The move towards integrated air quality reporting was welcomed by respiratory and climate change experts. PM2.5 comprises mainly water, sulphates, acids, nitrates, organic carbon and trace metals, and can penetrate deep into the lungs. Short-term exposure can cause respiratory tract symptoms such as cough, wheezing and shortness of breath, while long-term exposure can cause a gradual decline of lung function, said Dr Jason Phua, head of the National University Hospital’s Respiratory and Critical Care Medicine Division.

There is increasing research that correlates PM2.5 with overall mortality, since small particles do not get filtered out by upper airways and, as a result, penetrate into the deep recesses of the lungs, triggering heart attacks, said Associate Professor Philip Eng of Mount Elizabeth Hospital.

Air pollutants and climate change expert Jason Blake Cohen, of the National University of Singapore, said PM2.5 is an important air pollutant and should be factored into the PSI, which is a good tool to inform the public about air quality hazards as it uses a single number and is easy to understand.
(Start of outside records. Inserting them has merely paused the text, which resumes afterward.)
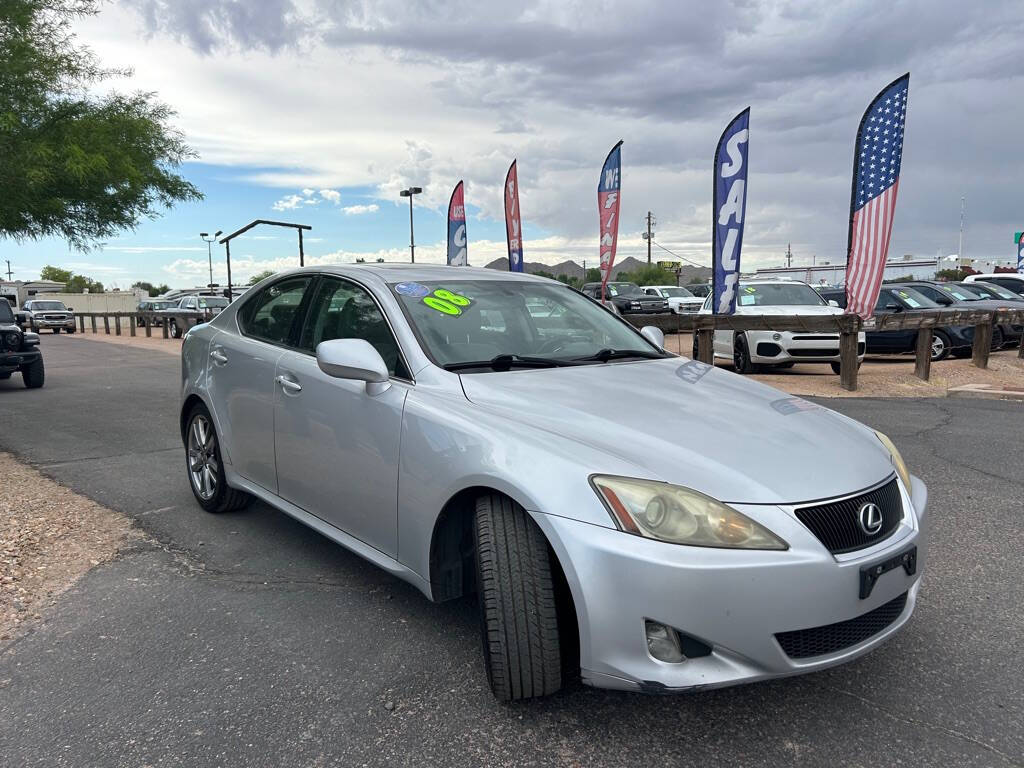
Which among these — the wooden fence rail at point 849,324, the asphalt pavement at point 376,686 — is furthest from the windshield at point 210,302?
the asphalt pavement at point 376,686

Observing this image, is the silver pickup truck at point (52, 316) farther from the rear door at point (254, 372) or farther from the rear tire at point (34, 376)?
the rear door at point (254, 372)

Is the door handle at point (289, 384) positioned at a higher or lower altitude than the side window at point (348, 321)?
lower

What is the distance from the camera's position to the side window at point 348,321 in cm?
331

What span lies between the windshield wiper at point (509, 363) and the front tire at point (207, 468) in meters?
2.06

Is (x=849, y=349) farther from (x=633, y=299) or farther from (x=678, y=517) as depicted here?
(x=633, y=299)

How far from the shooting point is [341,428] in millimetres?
3309

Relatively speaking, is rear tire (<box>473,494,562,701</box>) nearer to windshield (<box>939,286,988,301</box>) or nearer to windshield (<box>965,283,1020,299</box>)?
windshield (<box>939,286,988,301</box>)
The main sources of PM2.5 in Singapore are industrial activities, emissions from older vehicles, ships and, when they occur, forest or plantation fires. PM2.5 is a standard measurement preferred by scientists and researchers because equations used for air quality indices may vary across countries and there is “more than one way you can come up with the same number”, said Asst Prof Cohen.

Giving an update on Singapore’s efforts to tackle transboundary haze — which caused the three-hour PSI to creep up to 84 at 8pm last night — Dr Balakrishnan said no concession maps for the Haze Monitoring System or information on errant companies have been forthcoming. But the Republic hopes to sign a memorandum of understanding to renew collaboration with Jambi province in Sumatra later this year.

In addition to proposed laws targeting local and foreign companies that cause the haze here, Singapore will appoint an international advisory panel on transboundary pollution. Co-chaired by former Deputy Prime Minister S Jayakumar and top diplomat Tommy Koh, it will advise the Government on trends and developments in international law relating to transboundary pollution and solutions and steps Singapore can take. The panel will make recommendations to the Government later this year.